# Exercise
Reproduce the records word for word, beginning with their first line and stopping after the line that contains "58L231 76L250 85L269", with both of those lines included.

_ _ _ _ _

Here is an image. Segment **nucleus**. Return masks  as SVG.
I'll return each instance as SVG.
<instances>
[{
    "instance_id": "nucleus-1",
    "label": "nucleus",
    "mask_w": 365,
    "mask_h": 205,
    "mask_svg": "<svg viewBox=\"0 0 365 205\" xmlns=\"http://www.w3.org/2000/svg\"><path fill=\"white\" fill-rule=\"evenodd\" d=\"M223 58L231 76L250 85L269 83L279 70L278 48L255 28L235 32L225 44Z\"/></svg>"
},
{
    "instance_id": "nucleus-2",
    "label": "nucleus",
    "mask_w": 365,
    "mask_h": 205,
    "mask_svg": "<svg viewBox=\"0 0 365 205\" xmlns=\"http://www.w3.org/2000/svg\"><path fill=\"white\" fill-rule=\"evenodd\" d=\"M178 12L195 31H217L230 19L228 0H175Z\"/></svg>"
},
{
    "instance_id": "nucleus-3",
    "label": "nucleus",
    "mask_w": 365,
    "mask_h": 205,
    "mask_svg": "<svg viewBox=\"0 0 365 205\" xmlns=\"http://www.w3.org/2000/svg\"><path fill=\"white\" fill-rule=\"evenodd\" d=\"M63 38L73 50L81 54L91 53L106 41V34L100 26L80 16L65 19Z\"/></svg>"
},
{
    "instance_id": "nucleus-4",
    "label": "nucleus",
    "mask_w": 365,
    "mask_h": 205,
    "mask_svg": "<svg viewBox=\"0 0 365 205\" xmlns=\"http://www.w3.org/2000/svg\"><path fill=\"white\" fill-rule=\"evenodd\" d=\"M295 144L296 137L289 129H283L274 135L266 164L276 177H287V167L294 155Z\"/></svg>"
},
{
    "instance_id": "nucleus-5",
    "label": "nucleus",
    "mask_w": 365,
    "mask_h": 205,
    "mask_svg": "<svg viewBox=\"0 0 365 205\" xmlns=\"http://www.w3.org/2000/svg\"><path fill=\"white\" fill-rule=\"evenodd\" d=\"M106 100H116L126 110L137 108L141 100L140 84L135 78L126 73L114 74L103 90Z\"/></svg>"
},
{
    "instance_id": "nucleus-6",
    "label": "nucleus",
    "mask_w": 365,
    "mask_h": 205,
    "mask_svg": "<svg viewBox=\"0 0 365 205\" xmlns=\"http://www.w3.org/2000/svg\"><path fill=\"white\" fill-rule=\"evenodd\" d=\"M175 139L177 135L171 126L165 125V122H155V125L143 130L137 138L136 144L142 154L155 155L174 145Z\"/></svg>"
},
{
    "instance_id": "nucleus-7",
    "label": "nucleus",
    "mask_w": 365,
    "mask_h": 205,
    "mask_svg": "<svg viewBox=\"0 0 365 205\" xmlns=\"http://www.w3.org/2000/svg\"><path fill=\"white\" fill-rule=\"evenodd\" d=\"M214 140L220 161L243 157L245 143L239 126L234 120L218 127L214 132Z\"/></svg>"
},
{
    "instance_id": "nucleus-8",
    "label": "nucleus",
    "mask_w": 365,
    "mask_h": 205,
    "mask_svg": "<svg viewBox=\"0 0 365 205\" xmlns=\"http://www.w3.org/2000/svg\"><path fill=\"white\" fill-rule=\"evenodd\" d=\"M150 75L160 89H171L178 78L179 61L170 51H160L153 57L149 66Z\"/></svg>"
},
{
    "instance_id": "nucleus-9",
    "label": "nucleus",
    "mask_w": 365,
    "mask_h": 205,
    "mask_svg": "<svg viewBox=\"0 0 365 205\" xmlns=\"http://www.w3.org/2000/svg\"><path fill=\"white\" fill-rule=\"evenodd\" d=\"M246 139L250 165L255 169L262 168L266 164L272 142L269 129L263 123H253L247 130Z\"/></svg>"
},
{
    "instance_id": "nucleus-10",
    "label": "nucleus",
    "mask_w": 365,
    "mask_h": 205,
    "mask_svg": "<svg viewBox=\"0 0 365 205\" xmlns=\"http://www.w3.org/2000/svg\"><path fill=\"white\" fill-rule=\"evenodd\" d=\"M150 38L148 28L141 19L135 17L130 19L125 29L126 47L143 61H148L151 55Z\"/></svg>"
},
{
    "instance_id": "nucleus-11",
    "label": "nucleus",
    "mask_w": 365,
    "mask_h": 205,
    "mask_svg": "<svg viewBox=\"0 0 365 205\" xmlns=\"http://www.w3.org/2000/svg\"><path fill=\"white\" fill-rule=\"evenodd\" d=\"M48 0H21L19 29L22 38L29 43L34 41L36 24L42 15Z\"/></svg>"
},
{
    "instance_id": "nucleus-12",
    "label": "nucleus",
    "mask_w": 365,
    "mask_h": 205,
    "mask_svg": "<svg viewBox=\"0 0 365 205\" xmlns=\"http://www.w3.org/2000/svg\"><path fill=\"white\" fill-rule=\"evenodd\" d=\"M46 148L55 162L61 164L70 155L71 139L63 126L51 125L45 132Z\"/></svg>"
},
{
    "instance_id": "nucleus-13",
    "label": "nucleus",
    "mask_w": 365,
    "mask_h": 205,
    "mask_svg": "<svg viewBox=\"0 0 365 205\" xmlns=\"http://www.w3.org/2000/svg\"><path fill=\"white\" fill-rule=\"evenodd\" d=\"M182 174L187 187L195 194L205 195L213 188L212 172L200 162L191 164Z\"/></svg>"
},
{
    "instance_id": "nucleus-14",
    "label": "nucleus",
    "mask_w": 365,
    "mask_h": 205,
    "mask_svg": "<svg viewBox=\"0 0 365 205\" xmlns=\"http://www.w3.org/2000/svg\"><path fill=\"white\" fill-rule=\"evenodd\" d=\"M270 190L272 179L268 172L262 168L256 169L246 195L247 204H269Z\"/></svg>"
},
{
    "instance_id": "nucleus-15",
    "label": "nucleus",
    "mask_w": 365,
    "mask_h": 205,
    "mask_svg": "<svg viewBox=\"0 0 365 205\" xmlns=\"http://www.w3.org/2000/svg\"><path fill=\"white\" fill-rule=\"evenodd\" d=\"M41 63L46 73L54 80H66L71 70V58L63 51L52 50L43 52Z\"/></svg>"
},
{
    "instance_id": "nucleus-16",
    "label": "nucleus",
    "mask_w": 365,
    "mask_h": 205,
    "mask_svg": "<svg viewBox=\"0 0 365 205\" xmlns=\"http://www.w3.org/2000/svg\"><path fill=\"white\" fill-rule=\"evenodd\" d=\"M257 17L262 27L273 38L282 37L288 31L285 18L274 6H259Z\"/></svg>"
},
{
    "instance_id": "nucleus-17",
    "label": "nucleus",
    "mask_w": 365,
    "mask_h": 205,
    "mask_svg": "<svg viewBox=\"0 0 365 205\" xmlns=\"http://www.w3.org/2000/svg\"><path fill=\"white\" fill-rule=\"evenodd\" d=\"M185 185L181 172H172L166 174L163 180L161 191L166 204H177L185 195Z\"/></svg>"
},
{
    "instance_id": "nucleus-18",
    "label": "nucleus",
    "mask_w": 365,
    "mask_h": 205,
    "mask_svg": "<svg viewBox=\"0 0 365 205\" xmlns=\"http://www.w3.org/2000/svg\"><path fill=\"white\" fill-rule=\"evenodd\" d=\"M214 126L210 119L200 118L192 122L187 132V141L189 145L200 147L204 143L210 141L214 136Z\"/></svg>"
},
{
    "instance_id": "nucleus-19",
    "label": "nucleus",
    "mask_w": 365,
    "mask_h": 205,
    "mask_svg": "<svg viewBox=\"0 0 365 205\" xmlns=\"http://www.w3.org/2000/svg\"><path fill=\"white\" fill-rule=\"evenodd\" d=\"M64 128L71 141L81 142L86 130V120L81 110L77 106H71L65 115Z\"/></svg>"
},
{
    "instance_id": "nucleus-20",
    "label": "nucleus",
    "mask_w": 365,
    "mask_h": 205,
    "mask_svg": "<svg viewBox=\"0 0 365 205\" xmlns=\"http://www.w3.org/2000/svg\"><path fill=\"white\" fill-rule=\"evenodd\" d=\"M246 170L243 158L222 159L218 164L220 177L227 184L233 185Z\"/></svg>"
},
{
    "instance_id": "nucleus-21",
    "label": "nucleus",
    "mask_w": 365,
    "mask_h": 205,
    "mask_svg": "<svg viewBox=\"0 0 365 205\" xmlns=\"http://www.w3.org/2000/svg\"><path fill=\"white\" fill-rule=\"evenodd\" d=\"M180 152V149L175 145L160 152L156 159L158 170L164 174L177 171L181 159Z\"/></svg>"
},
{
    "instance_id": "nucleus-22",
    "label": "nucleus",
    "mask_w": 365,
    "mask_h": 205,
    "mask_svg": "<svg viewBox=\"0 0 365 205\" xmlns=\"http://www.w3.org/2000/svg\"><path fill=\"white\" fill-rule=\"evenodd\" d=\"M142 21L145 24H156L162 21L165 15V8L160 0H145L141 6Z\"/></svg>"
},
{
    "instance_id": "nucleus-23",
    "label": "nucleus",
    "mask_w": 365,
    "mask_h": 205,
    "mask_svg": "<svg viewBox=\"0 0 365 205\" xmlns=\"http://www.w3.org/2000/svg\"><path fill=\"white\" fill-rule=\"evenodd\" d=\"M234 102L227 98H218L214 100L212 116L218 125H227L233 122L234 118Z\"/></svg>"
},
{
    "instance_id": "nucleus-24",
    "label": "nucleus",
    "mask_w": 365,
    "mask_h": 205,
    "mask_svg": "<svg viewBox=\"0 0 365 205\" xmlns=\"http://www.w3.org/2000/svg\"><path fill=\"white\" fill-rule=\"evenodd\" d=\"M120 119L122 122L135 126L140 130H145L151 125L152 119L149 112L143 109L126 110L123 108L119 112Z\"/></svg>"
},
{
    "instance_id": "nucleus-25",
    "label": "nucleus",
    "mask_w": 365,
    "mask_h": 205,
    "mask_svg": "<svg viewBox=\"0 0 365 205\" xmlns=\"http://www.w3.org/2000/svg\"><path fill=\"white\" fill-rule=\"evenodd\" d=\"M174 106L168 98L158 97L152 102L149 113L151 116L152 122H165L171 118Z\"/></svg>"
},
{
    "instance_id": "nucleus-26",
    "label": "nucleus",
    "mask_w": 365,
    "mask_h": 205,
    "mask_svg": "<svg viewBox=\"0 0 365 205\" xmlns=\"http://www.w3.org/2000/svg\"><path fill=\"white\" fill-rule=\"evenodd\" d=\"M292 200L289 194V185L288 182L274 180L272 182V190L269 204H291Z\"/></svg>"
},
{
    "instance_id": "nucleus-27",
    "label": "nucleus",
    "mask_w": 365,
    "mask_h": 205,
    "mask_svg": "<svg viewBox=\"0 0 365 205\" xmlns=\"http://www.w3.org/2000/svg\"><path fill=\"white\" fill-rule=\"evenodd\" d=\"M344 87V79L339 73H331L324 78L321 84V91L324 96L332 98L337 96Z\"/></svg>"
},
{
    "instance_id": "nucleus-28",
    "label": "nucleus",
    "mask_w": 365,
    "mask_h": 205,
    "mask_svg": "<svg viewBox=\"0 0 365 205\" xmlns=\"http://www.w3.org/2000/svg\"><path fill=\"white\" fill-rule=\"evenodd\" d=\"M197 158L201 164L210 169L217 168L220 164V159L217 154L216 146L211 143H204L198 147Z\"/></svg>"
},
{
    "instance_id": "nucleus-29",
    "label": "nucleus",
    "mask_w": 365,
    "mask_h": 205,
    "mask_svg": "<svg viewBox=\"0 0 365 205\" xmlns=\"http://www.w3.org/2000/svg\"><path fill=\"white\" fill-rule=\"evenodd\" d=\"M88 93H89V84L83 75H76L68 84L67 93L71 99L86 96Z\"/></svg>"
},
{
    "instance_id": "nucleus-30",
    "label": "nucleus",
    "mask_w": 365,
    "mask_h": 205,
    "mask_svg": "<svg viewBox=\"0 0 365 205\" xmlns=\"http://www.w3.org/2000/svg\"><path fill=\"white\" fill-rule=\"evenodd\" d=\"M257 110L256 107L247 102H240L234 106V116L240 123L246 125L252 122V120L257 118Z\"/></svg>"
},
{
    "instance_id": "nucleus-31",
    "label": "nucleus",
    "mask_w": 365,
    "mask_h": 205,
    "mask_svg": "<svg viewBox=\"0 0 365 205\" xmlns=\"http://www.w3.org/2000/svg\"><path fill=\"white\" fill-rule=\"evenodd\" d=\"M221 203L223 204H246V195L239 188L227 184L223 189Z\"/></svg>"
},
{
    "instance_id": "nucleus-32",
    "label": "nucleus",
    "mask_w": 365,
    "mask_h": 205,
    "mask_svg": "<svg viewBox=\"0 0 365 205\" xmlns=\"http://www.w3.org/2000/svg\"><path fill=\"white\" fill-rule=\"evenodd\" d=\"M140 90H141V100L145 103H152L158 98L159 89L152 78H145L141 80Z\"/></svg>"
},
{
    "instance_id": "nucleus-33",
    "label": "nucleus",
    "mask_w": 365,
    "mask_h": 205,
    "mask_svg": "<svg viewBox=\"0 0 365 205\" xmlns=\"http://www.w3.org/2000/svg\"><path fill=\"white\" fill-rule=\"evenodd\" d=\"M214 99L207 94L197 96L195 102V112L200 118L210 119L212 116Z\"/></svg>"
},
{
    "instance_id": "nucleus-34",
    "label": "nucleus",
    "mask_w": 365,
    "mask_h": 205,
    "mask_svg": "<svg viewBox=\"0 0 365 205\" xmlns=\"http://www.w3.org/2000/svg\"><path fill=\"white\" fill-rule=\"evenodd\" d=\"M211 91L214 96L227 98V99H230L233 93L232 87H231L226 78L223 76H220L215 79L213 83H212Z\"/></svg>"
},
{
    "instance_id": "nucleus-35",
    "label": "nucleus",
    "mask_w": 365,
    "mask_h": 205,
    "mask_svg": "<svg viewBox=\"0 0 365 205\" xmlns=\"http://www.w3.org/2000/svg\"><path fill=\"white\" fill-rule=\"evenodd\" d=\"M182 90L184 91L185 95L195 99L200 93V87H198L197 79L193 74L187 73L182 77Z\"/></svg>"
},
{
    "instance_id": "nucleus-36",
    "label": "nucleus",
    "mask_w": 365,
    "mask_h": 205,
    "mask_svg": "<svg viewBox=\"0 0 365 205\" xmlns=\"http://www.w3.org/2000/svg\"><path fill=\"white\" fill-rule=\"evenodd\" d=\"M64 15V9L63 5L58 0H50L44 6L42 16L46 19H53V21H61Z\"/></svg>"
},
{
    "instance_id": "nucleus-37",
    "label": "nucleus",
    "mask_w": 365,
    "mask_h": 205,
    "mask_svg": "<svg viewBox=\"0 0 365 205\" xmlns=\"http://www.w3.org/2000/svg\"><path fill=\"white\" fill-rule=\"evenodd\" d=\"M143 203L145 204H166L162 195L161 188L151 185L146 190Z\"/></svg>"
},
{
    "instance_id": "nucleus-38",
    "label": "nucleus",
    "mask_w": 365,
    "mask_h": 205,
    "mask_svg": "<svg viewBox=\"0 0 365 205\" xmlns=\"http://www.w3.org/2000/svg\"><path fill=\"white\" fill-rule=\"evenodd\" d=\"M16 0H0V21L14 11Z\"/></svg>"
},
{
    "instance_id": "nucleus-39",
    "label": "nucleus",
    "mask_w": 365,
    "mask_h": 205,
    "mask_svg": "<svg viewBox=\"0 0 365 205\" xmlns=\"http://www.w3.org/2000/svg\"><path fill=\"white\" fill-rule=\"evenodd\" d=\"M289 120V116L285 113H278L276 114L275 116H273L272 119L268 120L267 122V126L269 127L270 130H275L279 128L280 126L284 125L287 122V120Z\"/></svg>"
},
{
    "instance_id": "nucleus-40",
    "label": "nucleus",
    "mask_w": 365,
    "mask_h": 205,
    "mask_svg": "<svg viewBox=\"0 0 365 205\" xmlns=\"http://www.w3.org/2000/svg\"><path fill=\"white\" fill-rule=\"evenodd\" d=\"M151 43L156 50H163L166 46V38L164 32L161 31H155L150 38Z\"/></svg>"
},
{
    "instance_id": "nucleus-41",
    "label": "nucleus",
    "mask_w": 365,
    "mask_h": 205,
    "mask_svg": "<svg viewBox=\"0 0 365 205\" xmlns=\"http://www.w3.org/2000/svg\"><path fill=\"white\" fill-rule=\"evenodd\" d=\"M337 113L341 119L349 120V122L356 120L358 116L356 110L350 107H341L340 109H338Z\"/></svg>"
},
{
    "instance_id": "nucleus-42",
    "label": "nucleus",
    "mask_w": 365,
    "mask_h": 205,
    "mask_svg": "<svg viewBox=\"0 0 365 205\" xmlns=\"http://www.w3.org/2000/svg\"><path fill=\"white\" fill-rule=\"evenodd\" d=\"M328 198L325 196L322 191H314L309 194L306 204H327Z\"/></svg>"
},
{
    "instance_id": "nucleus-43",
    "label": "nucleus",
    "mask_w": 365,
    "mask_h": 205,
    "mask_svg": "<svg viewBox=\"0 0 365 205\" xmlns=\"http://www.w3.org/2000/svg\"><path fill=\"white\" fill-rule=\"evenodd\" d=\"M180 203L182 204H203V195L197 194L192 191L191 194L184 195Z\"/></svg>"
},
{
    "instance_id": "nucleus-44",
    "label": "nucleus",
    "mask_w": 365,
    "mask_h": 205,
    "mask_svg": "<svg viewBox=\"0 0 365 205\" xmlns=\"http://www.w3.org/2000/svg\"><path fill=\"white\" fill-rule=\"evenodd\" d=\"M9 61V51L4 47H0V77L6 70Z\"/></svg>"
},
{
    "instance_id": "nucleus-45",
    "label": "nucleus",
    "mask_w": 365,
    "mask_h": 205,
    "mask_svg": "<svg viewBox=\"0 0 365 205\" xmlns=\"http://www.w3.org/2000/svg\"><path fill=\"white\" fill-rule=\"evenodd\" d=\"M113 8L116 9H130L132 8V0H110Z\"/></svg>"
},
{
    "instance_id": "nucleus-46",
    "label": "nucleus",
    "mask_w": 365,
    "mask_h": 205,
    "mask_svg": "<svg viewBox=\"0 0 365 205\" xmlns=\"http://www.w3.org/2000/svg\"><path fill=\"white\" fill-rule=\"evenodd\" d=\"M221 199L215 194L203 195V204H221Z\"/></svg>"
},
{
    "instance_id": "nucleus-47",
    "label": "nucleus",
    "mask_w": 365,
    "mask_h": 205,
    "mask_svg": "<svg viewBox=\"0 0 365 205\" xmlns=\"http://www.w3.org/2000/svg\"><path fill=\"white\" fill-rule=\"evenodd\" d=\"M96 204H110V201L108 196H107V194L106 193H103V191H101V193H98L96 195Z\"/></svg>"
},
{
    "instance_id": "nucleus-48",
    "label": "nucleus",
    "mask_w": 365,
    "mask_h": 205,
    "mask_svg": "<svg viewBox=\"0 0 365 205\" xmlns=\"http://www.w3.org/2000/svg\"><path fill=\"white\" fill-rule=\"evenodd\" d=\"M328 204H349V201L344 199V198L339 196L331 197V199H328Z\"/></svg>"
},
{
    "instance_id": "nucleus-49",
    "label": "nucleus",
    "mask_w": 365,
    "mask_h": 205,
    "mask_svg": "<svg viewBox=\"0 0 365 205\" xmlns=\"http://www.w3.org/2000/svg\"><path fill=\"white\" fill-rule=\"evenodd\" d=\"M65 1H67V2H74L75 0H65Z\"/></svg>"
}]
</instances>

_ _ _ _ _

# Correct answer
Here is an image. Segment **nucleus**. Return masks  as SVG.
I'll return each instance as SVG.
<instances>
[{
    "instance_id": "nucleus-1",
    "label": "nucleus",
    "mask_w": 365,
    "mask_h": 205,
    "mask_svg": "<svg viewBox=\"0 0 365 205\" xmlns=\"http://www.w3.org/2000/svg\"><path fill=\"white\" fill-rule=\"evenodd\" d=\"M223 58L231 76L250 85L269 83L279 70L278 48L255 28L235 32L225 44Z\"/></svg>"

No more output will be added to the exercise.